What I know, though, is as judgmental as I can be towards others, it's nothing compared to the judgment I put on myself each day. I hope my character defects are not going to cost me the friendship, but it might. This is typically when I'd repeatedly call myself a stupid fucking idiot bitch , which I've already done, but, for today, I'll try to keep the bashing to a minimum.

All I can do is try to do better the next time. Live and learn, I guess.

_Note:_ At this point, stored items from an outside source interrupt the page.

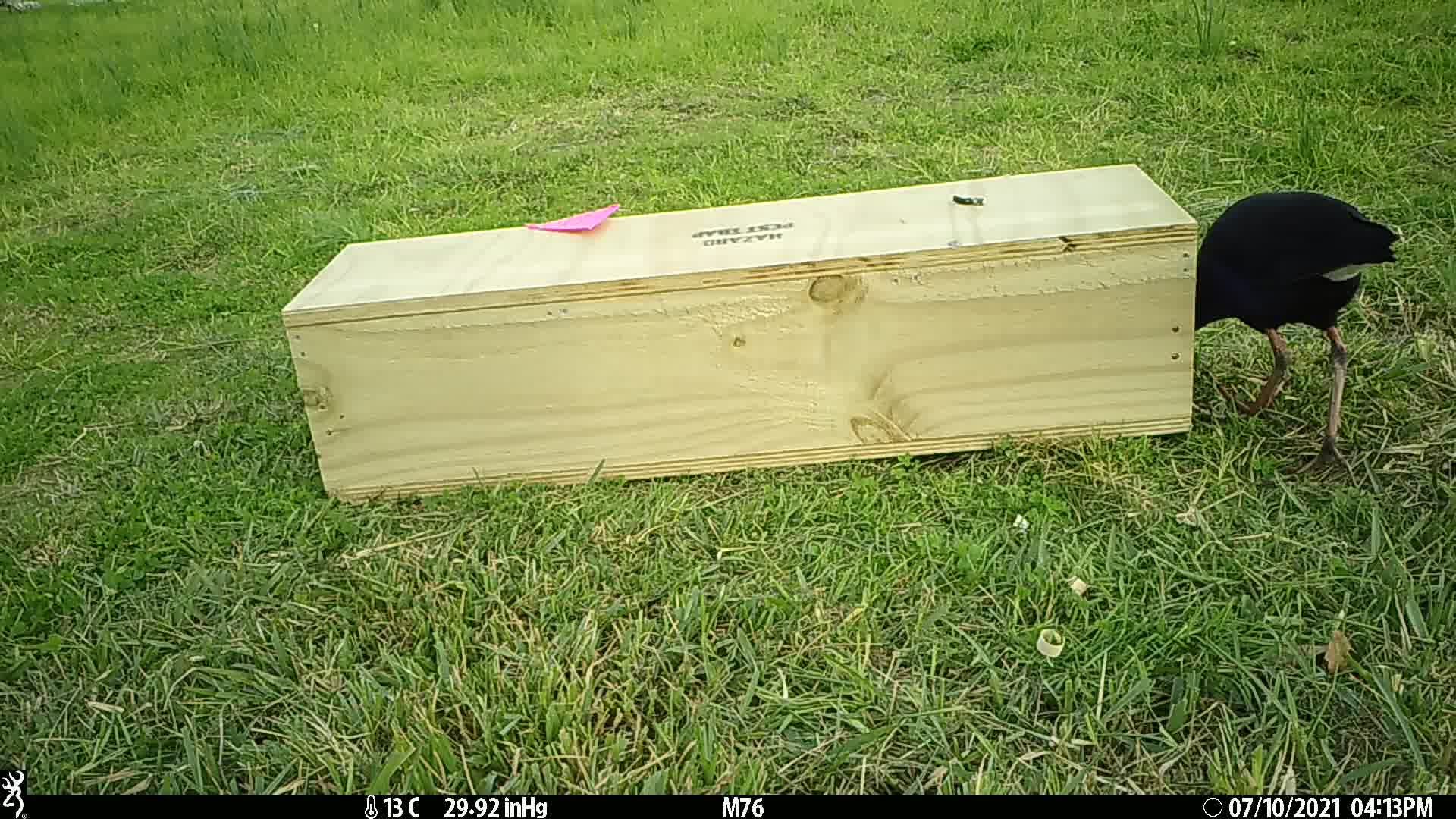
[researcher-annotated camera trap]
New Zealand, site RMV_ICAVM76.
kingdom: Animalia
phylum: Chordata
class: Aves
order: Gruiformes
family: Rallidae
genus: Porphyrio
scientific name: Porphyrio melanotus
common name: australasian swamphen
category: pukeko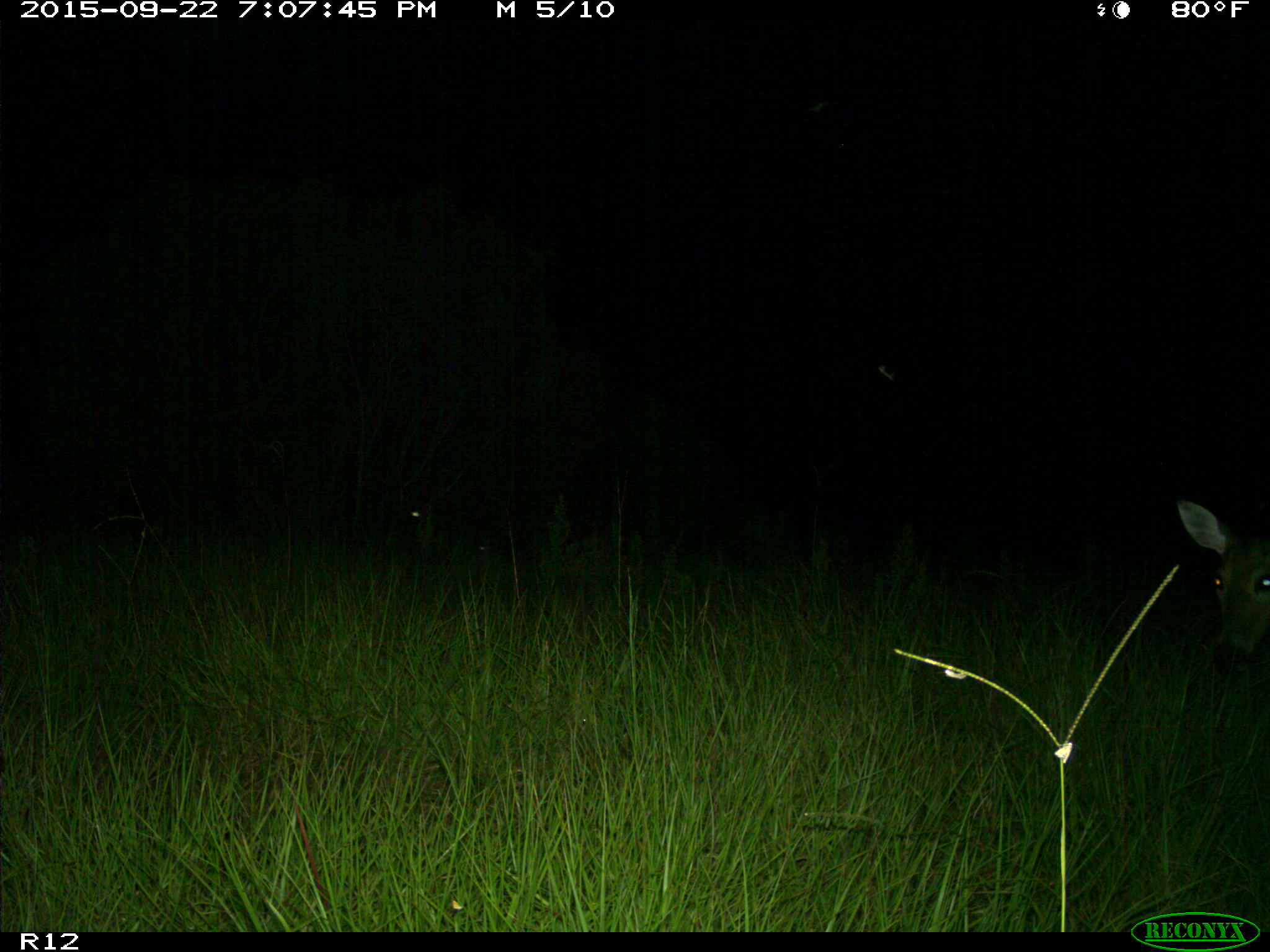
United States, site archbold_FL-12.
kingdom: Animalia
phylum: Chordata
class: Mammalia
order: Artiodactyla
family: Cervidae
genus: Odocoileus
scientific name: Odocoileus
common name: deer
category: unidentified deer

For today... progress, not perfection... not only in actions, but also, in attitudes.

3 comments:

The Thrifty Book Nerd said...

You are right. Progress not perfection. Sometimes we want to be perfect but all we need is to be ourselves. Thanks for coming to my spot. I've been following you for awhile. Your blog has given me many great articles and posts. Thanks a bunch!!!

Unknown said...

oh I'm sorry. I have done things like that and you feel sick to your stomach wishing you could undo it. But yeah, you have to forgive yourself and learn what you can from it.

Wrapped up in Life said...

Progress, not perfectio is the mantra of life. And forgiveness is the gift of the wise.

I hope things turn out for you, and that understanding encompasses all sides.